Belleza nupcial
LLega el momento y hay que prepararse. Para ser la mas guapa ante el altar, nada mejor que realizar un buen plan de boda.
Un cutis resplandecienteNo menos cuidados merece la piel del rostro, aunque no haga falta planificarlos tan a largo plazo, siendo suficiente un mes de antelación, que es cuando debería hacerse una primera limpieza de cutis. ¿Por qué con tanto tiempo? Sencillamente, para ser previsora frente a posibles reacciones alérgicas o incluso granitos, que en ocasiones surgen tras un facial. De esta forma, se asegura que el cutis va a tener tiempo más que de sobra de recuperarse. Tres semanas más tarde, se puede repetir la limpieza y, sobre todo, completarla con un tratamiento facial que aporte luminosidad y resplandor al rostro. La excepción se produce en los casos de problemas concretos, como pueden ser el acné, las impurezas o la hipersensibilidad, lo que requeriría un tratamiento más largo que, por tanto, debe realizarse con mayor antelación.
Un cabello en plena forma
Al igual que en el rostro, cuando se trata del pelo, es mejor dejar los experimentos para otro momento. Es decir, si se va a hacer cualquier cambio capilar notable (un nuevo color, mechas o hasta un corte diferente), más vale hacerlo al menos cuatro semanas antes, por si hubiera que hacer cualquier tipo de corrección. La boda puede ser además la excusa perfecta para regalarse un par de tratamientos de hidratación intensiva del cabello, lo que siempre mejora su salud y belleza, especialmente en el caso de cabellos secos o castigados. ¿Prefiere refrescar su color de siempre? En ese caso, conviene hacerlo de cinco a dos días antes de la boda, para aprovechar al máximo el brillo que tiene el pelo recién teñido o con mechas.
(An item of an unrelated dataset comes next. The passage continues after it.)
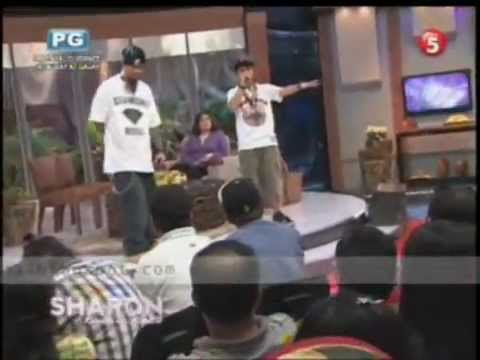 FlipTop - Abra vs Batas @ Sharon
Las pruebas de peinado y maquillaje
¿Quiere un consejo de modelo para acertar con las diferentes opciones de cabello y rostro? Lleve consigo una cámara y hágase fotos. Desde varios ángulos. Sin vergüenza alguna. De esta forma, podrá ver cuál es el aspecto final con una mirada más objetiva, comparando los diferentes estilos entre sí. Eso sí, no conviene hacer caso de demasiadas opiniones diferentes ¡o acabarán volviéndola loca!
Como regla general, no conviene dejarse llevar demasiado por las modas más vanguardistas: éstas pasan, pero las fotos y el video de la ceremonia, no. Los estilos más clásicos mantienen su vigencia, y siempre son favorecedores. Eso se traduce en un maquillaje en colores suaves, sin líneas duras ni definidas, de trazos ligeros. Tonos castaños, rosados, en corales delicados... siempre con un aspecto muy femenino, donde lo que predomine sea la personalidad de la novia, y no el colorido. Se trata de realzar la belleza de cada mujer, no hacer un catálogo de maquillaje. Un consejo importante: en las pruebas, lleve una prenda blanca, para comprobar el efecto con un color claro como el del traje de novia, ya que el tono de la ropa influye sobre el aspecto final del maquillaje.
En el peinado, lógicamente, se permiten más alegrías. Sin embargo, es cierto que es conveniente que éste no se aparte demasiado del estilo habitual de la novia. ¿Lo lleva generalmente rizado? Es posible darle un aspecto cuidado y mantener sus ondas. ¿El recogido en lo alto de la cabeza es demasiado estricto? Quizás un moño bajo sea más acorde con sus facciones. Las posibilidades son muchas, y todas dignas de ser exploradas. En lo que a color se refiere, las mujeres que acostumbren a vestir siempre de negro o de tonos oscuros pueden tener en cuenta la posibilidad de dar a su cabello un tono más cálido de lo habitual, ya que así se verá mejor con el blanco del traje de novia blanco.